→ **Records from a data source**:
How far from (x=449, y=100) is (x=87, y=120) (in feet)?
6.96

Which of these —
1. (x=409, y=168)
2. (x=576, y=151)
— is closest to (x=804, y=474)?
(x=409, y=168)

→ **TO DO**: Rewrite every line of the records above as a numbered list, leaving out any blank lines.

→ **TASK ANSWER**:
1. How far from (x=449, y=100) is (x=87, y=120) (in feet)?
2. 6.96
3. Which of these —
4. 1. (x=409, y=168)
5. 2. (x=576, y=151)
6. — is closest to (x=804, y=474)?
7. (x=409, y=168)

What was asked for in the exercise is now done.